REQUIRED ACTIONS:
a - Answer these from the emulsion quality-control text:
(i) What change to the continuous phase does it say can minimize creaming?
(ii) What happens to the viscosity of many emulsions during homogenization as droplet size is reduced?
(iii) Which four common emulsion instabilities does it name?
b - List each line of the records that contains the word "stripe".

PASSAGE GIVEN:

·····

Inline viscosity for quality control in emulsions formulation, testing and processing

Quality Control of emulsion processing and application

With the emulsions’ physical properties, the information to verify the results with a reliable quality control (QC) process is extremely essential to ensure the dispersing & homogenizing processes are producing reliable results across batches.

Creaming is the phenomenon in which the dispersed phase separates out, forming a layer on the top of the continuous phase. It is notable that in creaming, the dispersed phase remains in globules state so that it can be re-dispersed on shaking. Creaming can be minimized if the viscosity of the continuous phase is increased. The easiest method is to put the emulsion on a shelf and observe it for creaming over time. A minimum acceptable shelf life can be a QC specification. Unfortunately, the price for this simplicity is that a poor batch might not be discovered until after the product reaches the customer. To overcome this, the creaming process can be accelerated by heating the emulsion or by centrifuging it. These results must then be related to a corresponding static creaming rate at room temperature. All these creaming-rate measurements are simple, but they are not precise.

Various factors can affect emulsion stability. Common issues with emulsion instabilities are coalescence, flocculation, creaming & breaking. Therefore, it becomes important to monitor its properties in real-time and make adaptive adjustments:

• Emulsifier concentration
• Oil/Water ratio
• Stirring intensity
• Mixing temperature
• Mixing time

Given that the viscosity of the emulsion is not a static parameter but is varying due to process requirement as well as from the processing itself, it is crucial to monitor and control viscosity during the complete processing cycle.

Emulsion Viscosity measurements

Viscosity measurement is an extremely useful technique for quality control.

• During homogenization, many emulsions will undergo a substantial viscosity increase as the droplet size is reduced. The amount of this increase will, therefore, be a good indicator of emulsion quality.
• Concentration of the emulsion bears strong correlation with the emulsion viscosity, hence the viscosity information can be effectively used to predict concentrations with pre-defined or user-defined models.

·····

Visual spatial reasoning records
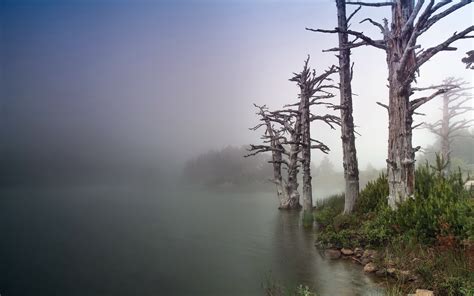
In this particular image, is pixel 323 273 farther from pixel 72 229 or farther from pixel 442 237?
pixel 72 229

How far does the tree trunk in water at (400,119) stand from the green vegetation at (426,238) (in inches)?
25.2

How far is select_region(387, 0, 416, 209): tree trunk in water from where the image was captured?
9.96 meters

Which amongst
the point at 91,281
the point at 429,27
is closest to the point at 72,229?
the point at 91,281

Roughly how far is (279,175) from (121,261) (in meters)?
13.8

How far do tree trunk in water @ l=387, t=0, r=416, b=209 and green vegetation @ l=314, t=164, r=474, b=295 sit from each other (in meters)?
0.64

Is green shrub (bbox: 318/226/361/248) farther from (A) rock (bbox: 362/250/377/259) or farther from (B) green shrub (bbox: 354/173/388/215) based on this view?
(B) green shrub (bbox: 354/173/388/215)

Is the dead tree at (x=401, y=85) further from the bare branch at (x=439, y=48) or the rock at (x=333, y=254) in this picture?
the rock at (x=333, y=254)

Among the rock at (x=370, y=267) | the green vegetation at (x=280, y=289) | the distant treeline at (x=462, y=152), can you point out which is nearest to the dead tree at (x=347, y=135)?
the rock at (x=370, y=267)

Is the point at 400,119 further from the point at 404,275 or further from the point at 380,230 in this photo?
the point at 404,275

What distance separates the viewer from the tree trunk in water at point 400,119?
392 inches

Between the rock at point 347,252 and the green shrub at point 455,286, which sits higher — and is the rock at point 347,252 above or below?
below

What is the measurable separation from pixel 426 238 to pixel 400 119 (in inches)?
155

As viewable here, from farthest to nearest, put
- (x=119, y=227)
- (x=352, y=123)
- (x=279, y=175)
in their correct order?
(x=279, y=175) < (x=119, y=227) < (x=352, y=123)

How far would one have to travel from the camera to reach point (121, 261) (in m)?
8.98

·····

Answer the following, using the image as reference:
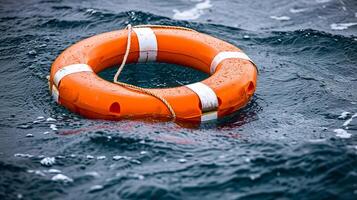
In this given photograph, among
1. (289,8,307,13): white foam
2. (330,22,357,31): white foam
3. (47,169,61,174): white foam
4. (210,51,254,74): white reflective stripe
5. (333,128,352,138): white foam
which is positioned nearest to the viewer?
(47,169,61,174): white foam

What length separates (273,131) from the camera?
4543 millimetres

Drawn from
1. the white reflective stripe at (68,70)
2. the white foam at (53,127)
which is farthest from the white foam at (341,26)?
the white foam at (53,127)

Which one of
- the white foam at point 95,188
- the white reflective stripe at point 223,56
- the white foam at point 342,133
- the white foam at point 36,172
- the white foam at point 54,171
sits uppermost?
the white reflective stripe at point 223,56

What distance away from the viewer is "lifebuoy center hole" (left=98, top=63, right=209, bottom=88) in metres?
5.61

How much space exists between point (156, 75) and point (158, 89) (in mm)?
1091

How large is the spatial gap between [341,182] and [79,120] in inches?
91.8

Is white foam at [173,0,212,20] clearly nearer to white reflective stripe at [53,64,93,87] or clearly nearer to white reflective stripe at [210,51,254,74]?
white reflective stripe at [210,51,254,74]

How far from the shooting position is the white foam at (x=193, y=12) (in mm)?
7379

·····

ANSWERS PROVIDED:
a -
(i) Increasing the viscosity of the continuous phase.
(ii) It undergoes a substantial increase.
(iii) Coalescence, flocculation, creaming and breaking.

b -
4. (210,51,254,74): white reflective stripe
1. the white reflective stripe at (68,70)
- the white reflective stripe at point 223,56
the white reflective stripe at point 223,56
Is white foam at [173,0,212,20] clearly nearer to white reflective stripe at [53,64,93,87] or clearly nearer to white reflective stripe at [210,51,254,74]?
white reflective stripe at [210,51,254,74]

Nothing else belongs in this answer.